*** Exercise passage ***

$262 billion. That’s how much one continual battle hospital RCM teams face is costing US-based healthcare systems. Claims denials are the challenge. Sometimes denials may be cost-based as we detail below. Sometimes it has to do with a hospital’s own coding system and staff training for same. Our hospital clients all struggle with this in different ways, so we continue our review of the latest trends and recommendations.
Jason Williams, vice president of analytics for Change Healthcare, which collected data that showed the total US hospital loss standing at $262 billion is quoted in Modern Healthcare observing that “payers initially deny about 9% of hospital claims, putting about $5 million in payments per hospital at risk”. Williams also observed that “although hospitals ultimately will secure payment for 63% of initially denied claims, it costs $118 per claim on average to recoup the money.”

*** End of Exercise passage ***

# Activity list
1. According to the passage on hospital claims denials, what does it cost on average to recoup the money on an initially denied claim?
2. Extend the passage on hospital claims denials past its final sentence.

*** Entries supplied ***

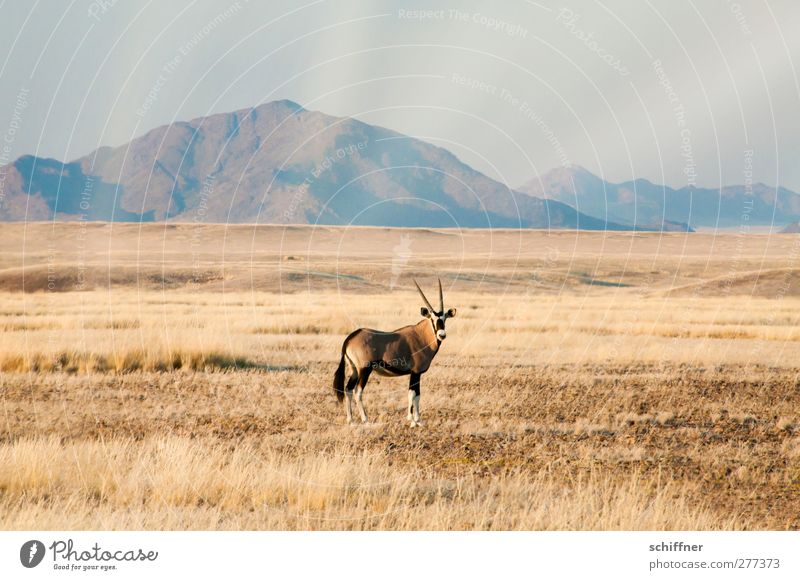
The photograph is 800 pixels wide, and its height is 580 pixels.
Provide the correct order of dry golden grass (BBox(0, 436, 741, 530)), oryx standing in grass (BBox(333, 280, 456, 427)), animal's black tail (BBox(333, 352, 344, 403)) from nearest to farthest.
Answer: dry golden grass (BBox(0, 436, 741, 530)) < oryx standing in grass (BBox(333, 280, 456, 427)) < animal's black tail (BBox(333, 352, 344, 403))

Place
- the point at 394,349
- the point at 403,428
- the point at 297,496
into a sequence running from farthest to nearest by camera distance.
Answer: the point at 403,428
the point at 394,349
the point at 297,496

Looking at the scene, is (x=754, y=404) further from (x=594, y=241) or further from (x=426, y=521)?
(x=594, y=241)

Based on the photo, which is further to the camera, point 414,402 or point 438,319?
point 414,402

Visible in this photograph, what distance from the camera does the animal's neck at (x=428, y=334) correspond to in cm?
1463

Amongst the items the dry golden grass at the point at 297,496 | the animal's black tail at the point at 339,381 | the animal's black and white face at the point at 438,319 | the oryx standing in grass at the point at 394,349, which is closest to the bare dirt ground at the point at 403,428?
the dry golden grass at the point at 297,496

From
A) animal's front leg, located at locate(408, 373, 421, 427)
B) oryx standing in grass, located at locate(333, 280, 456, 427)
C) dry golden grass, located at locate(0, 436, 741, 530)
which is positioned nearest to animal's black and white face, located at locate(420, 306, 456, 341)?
oryx standing in grass, located at locate(333, 280, 456, 427)

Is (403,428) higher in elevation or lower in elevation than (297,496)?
higher

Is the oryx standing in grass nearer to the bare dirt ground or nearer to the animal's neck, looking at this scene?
the animal's neck

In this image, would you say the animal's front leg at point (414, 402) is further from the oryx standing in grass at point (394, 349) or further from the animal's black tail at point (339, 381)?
the animal's black tail at point (339, 381)

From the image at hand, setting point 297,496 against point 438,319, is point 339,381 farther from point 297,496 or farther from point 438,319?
point 297,496

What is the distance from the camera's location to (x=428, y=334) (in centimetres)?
1470

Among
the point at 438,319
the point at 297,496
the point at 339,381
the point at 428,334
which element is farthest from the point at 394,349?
the point at 297,496

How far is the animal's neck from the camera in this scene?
14.6m
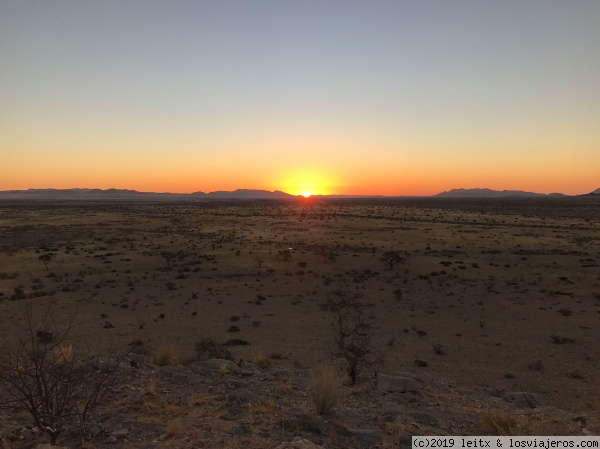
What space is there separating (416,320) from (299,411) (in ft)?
41.8

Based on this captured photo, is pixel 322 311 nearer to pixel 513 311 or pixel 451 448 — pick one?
pixel 513 311

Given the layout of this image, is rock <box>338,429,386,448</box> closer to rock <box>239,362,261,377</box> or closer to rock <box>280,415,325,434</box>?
rock <box>280,415,325,434</box>

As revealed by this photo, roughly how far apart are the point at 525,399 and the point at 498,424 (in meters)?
3.93

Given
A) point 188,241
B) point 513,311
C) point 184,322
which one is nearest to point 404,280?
point 513,311

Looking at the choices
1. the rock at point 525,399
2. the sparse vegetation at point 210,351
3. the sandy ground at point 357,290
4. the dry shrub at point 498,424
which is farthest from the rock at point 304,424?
the rock at point 525,399

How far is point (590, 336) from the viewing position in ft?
55.0

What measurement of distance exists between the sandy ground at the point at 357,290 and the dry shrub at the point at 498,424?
4992 millimetres

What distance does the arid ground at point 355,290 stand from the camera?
1464cm

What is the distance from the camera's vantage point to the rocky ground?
689cm

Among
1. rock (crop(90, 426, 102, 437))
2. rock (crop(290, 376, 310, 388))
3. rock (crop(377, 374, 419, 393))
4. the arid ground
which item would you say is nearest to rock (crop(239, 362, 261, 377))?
rock (crop(290, 376, 310, 388))

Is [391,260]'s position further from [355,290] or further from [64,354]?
[64,354]

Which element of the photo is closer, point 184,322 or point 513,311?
point 184,322

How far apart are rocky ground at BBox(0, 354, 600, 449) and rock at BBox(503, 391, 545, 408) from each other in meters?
0.03

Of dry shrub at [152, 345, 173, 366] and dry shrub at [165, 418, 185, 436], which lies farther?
dry shrub at [152, 345, 173, 366]
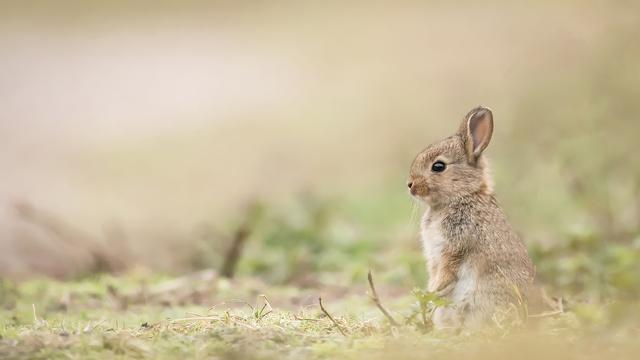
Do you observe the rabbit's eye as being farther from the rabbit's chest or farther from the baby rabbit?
the rabbit's chest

*** End of Entries supplied ***

# Answers to the exercises
1. $118 per claim.

2.
Sometimes the claim denial reason goes to cost of treatments. Modern Healthcare is also reporting that, “Despite the availability of hepatitis C drugs capable of curing most patients, public and private health insurers denied treatment for more than a third of patients whose doctors prescribed the drugs between 2016 and April 2017”, according to a recent study published in the Open Forum Infectious Diseases Journal. Why? The course with the drugs cost between $35,000 to $100,000. Hepatitis C affects about 3.5 million people and kills 19,000 a year. We reviewed the study and learned that:
- Among 9025 patients from 45 states prescribed a DAA regimen (4702 covered by Medicaid, 1821 Medicare, 2502 commercial insurance), 3200 (35.5%) were absolutely denied treatment.
- Absolute denial was more common among patients covered by commercial insurance (52.4%)
- Despite the availability of new DAA regimens and changes in restrictions of these therapies, absolute denials of DAA regimens by insurers have remained high and increased over time, regardless of insurance type.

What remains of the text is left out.